Moreover, some enrichment analyses were performed to provide biological insights concerning the role of tRFdb-3013a/b. TCGA-COAD mRNA expression profiling data were used to find some correlated genes of tRFdb-3013a/b via Spearman’s correlation method. As shown in Fig. 7A, for gene ontology (GO) analysis, some tRFdb-3013a-related genes were enriched in the specific GO terms, including extracellular matrix organization, collagen-containing extracellular matrix, and extracellular matrix structural constituent (EMILIN1, ADAT2, FBLN1). The dot plots (Fig. 7B) showed that tRFdb-3013a-related genes were enriched in several KEGG pathway, such as phagosome (C1R). In the GSEA analyses (Fig. 7C), a molecular signature (LMTK3 target genes) was found to associated with tRFdb-3013a, such as FBLN1 and ILVBL-AS1 are both the tRFdb-3013a correlated-genes. The enrichment analyses of tRFdb-3013b were also conducted and presented in supplemental material (Figure S1). These data suggested that tRFdb-3013a/b may play an important role in tumor progression of colon adenocarcinomas.
The tRFdb-3013a/b target and regulate ST3GAL1 expression in colon adenocarcinomas.

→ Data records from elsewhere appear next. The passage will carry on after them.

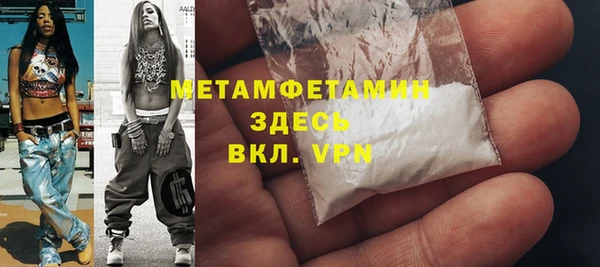 марки nbome Армянск
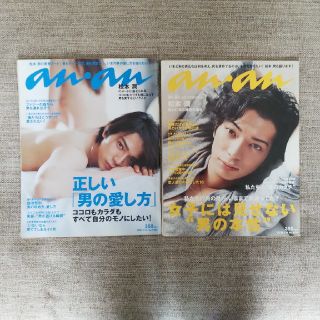 アラシ(嵐)の嵐 松本潤 an・an 雑誌  2冊(アート/エンタメ/ホビー)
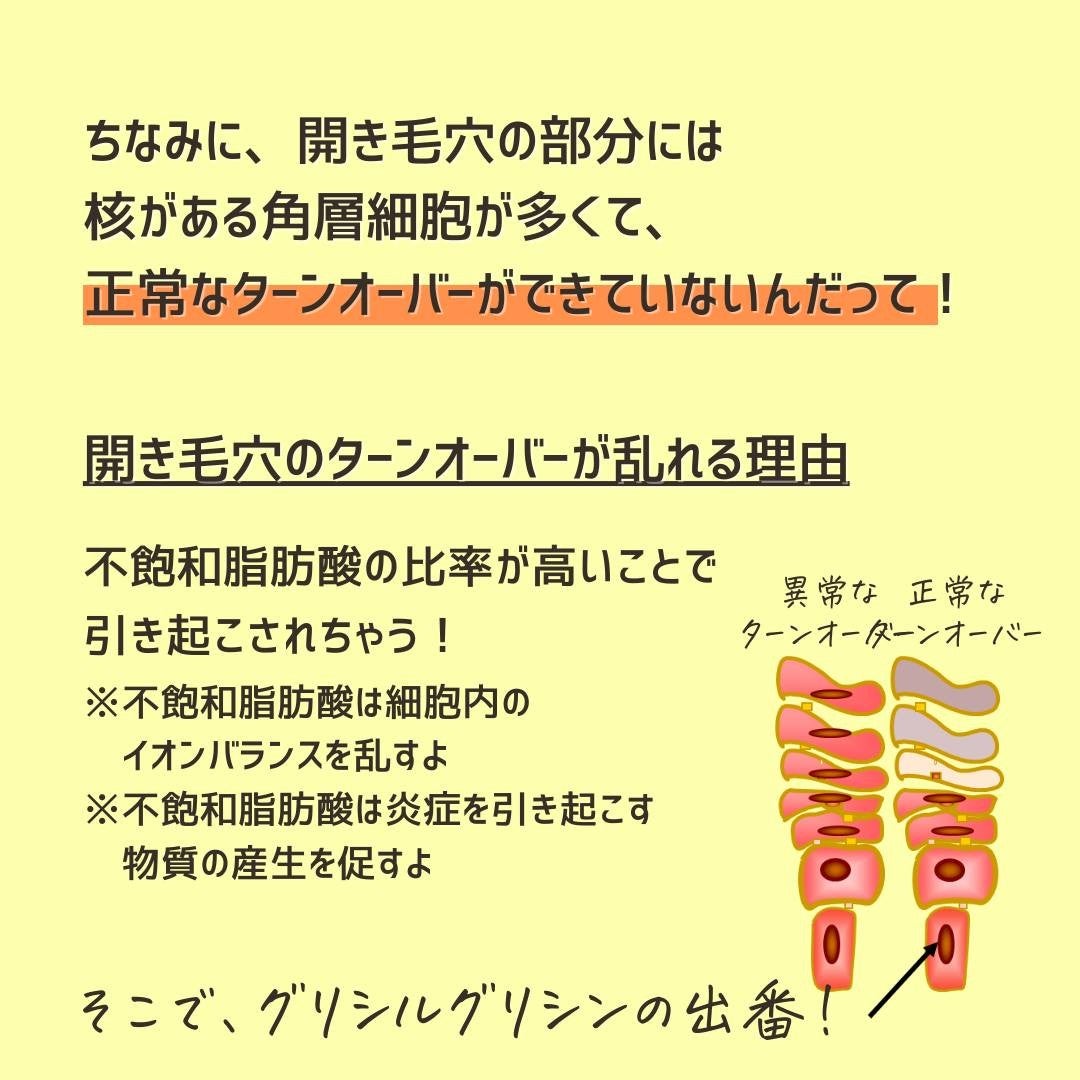 とまと村長@化粧品研究者 on LIPS 「←スキンケアオタクは投稿を要チェック!化粧品研究者のとまと村長..」(5枚目)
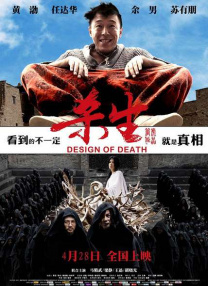 亚洲国产视频网站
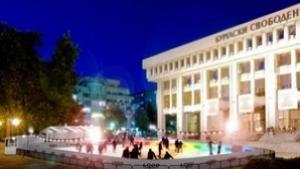 Ледена пързалка преди Коледа и в Бургас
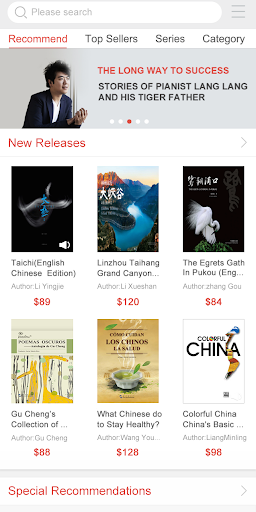 Android application thatsbooks screenshort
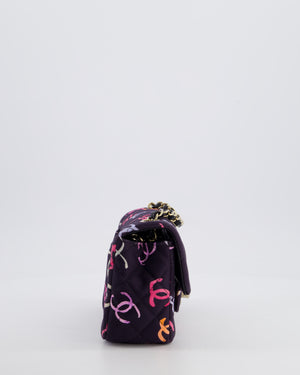 Chanel 24/S Navy Multicolour Jersey Mini Rectangular CC Flap Bag with Champagne Gold Hardware
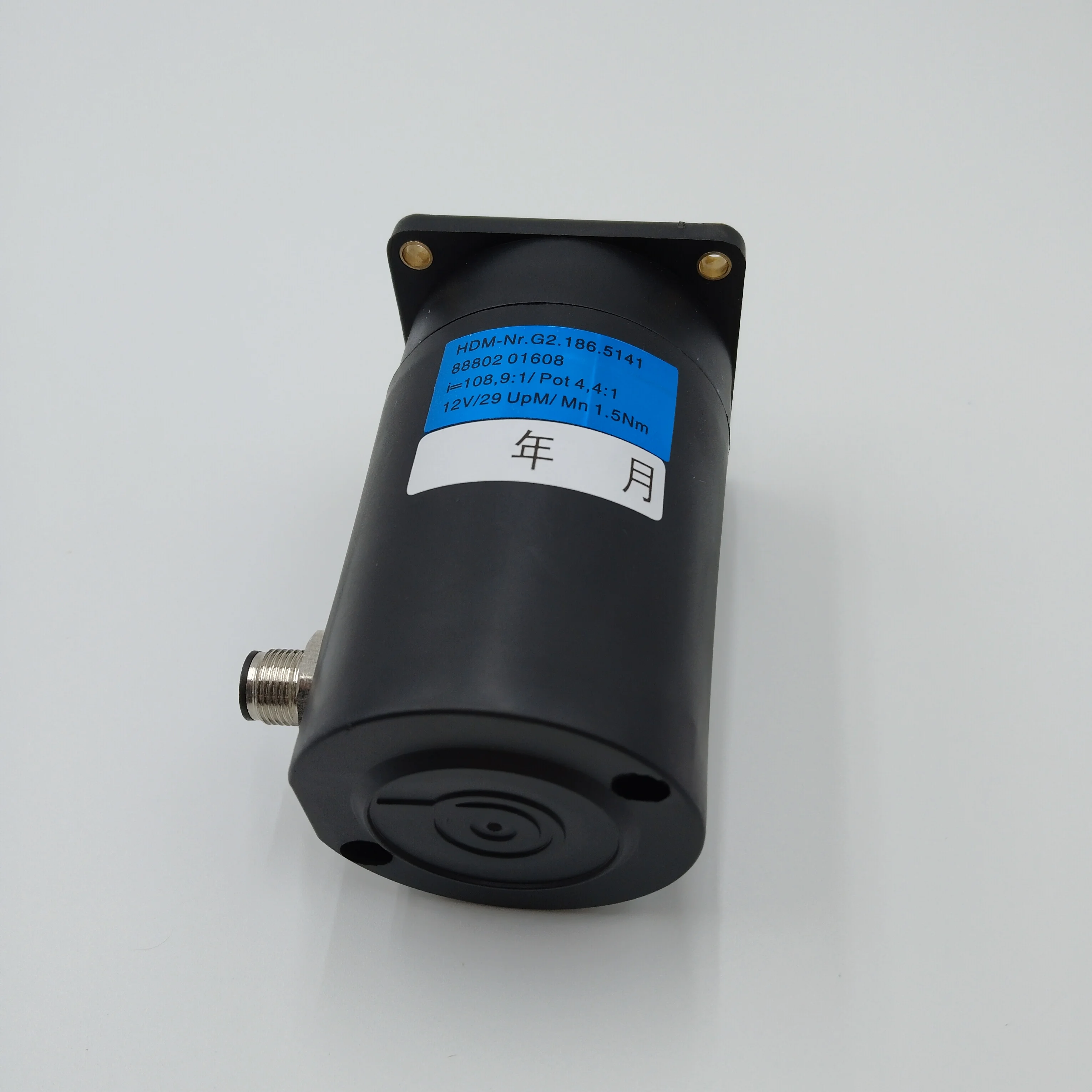 

G2.186.5141 SM52 PM52 motor 12V Servo-drive Motor 1.5NM Printing Machine Parts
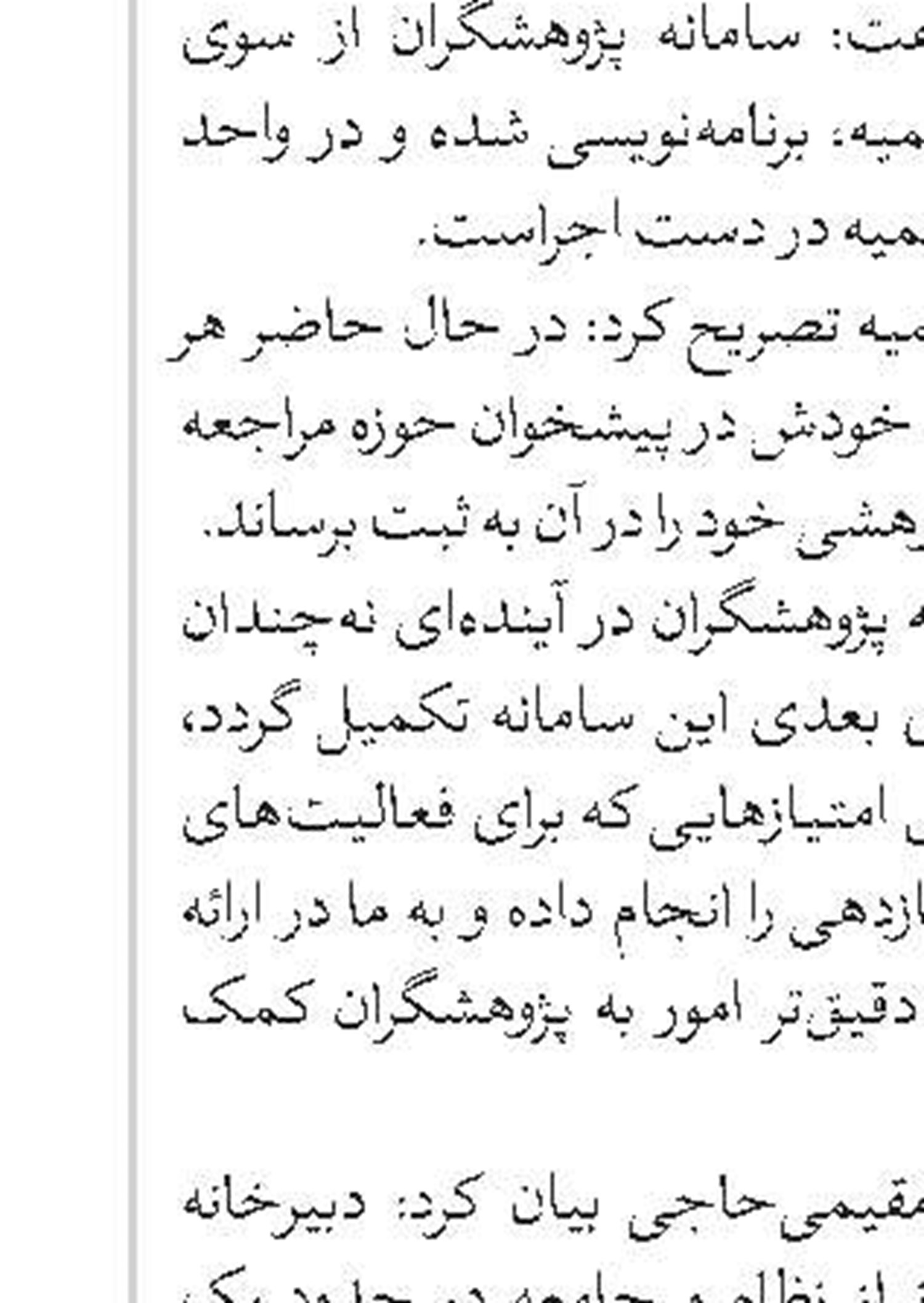 تولید نرم‌افزار آثار آیت‌الله موسوی الخرسان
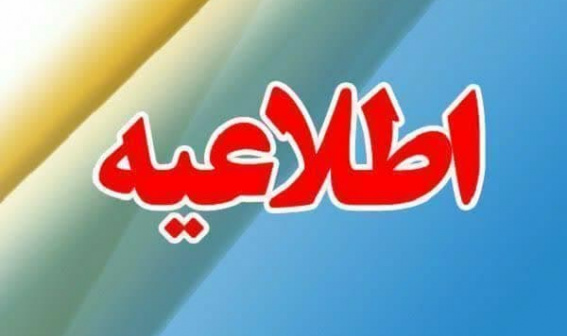 تجلیل از نخبگان قرآنی نظام سلامت که در سال ۱۴۰۳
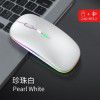Wholesale new cross-border Bluetooth dual-mode wireless mouse charging mute power display Office Games luminous mouse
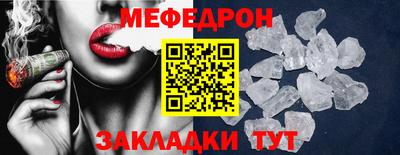 МДПВ Апшеронск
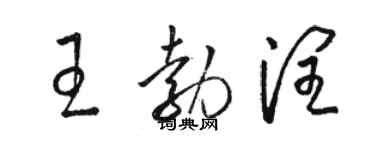 駱恆光王勃潤草書個性簽名怎么寫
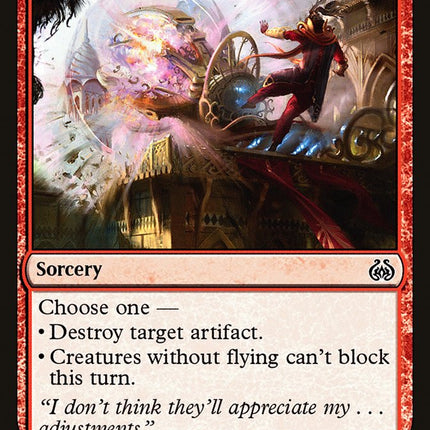 Destructive Tampering [Mystery Booster]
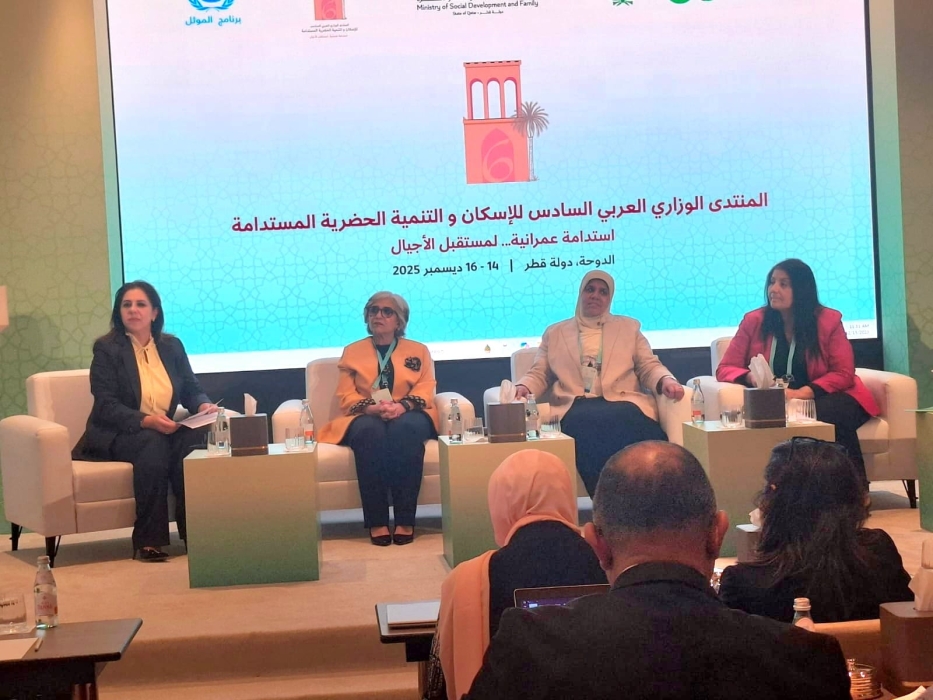 العطيات: انتخاب المملكة يعكس مكانتها ودورها الفاعل في دعم قضايا الإسكان والتنمية الحضرية عربيا وإقليميًا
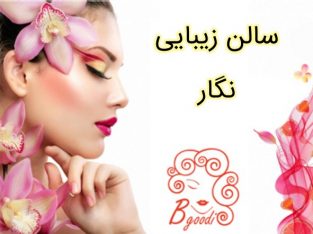 سالن زیبایی نگار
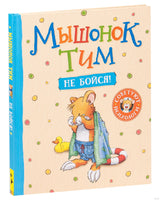 Мышонок Тим, не бойся! Printed books Росмэн Издательство
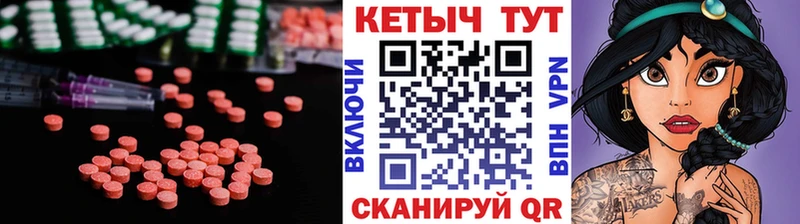 продажа наркотиков  Ветлуга  Кетамин ketamine 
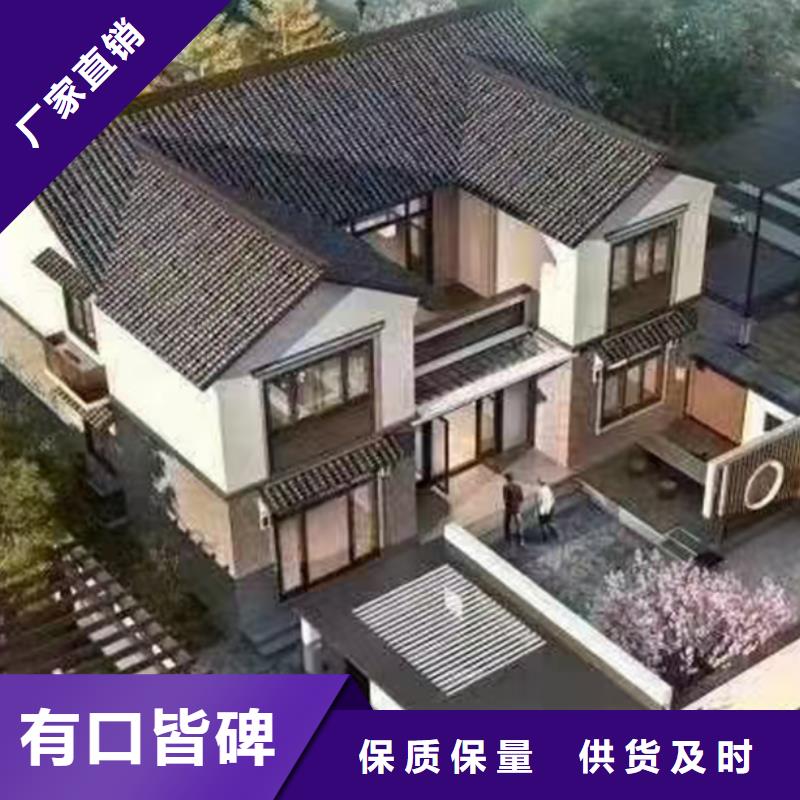 泗县新农村自建房耐用吗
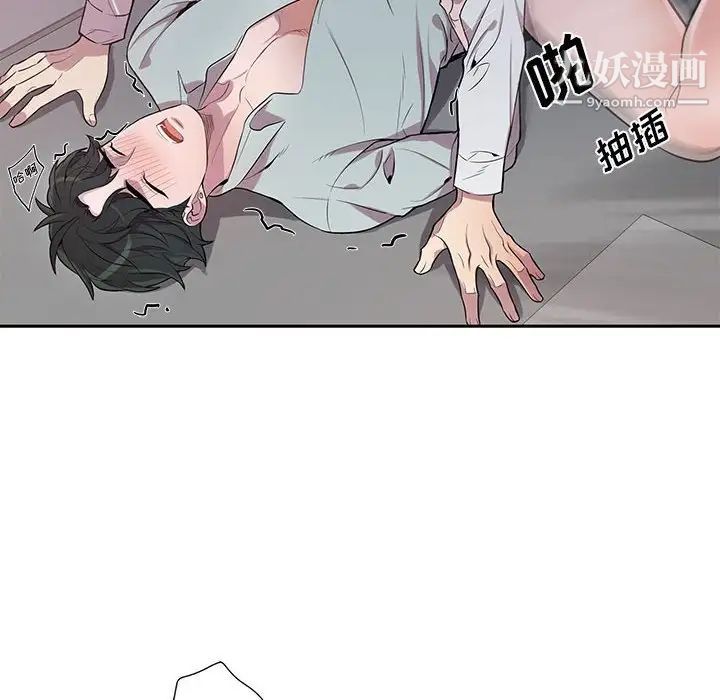为何偏偏是你第14话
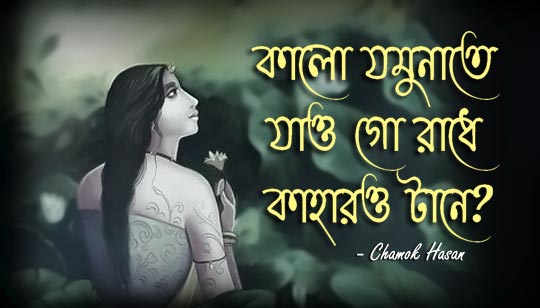 Kalo Jamuna Lyrics by Chamok Hasan And Firoza Bonhi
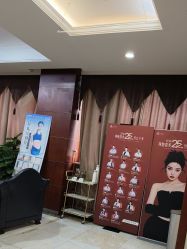 -太原丽都医疗美容医院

By using bioinformatics database and tools, many potential targets of tRFdb-3013a/b were predicted and screened out. The interaction relationship of tRFdb-3013a/b and their target genes were presented in Fig. 8A. Among these targets, we picked out a molecular with strong binding score, ST3GAL1, which is a type Ⅱ membrane protein with sialyl-transferase activity [31]. The positions in 3' untranslated region (3′UTR) of ST3GAL1 mRNA contained a putative binding site of tRFdb-3013a/b (Fig. 8B). Dual-luciferase reporter assay was performed to validate their direct binding affinity, it showed that relative luciferase activity was reduced in the co-transfection of pmirRB-ST3GAL1 wild-type reporter and tRFdb-3013a/b mimic (both P < 0.05, Fig. 9B-left), but no significant difference in that mutant reporter. Moreover, the analysis of TCGA-COAD and GSE39582 datasets showed that ST3GAL1 was highly expressed in colon adenocarcinomas compare to non-tumor controls (Fig. 9A), as was mentioned above, tRFdb-3013a and tRFdb-3013b were decreased in colon adenocarcinomas (Fig. 5B). In addition, the cell experiments demonstrated that expression levels of ST3GAL1 mRNA and protein were down-regulated in colon adenocarcinoma cells transfected with tRFdb-3013a/b mimic (both P < 0.01, Fig. 9B-right and 9C). These results suggested tRFdb-3013a and tRFdb-3013b might directly target ST3GAL1 and regulate ST3GAL1 expression in colon adenocarcinomas.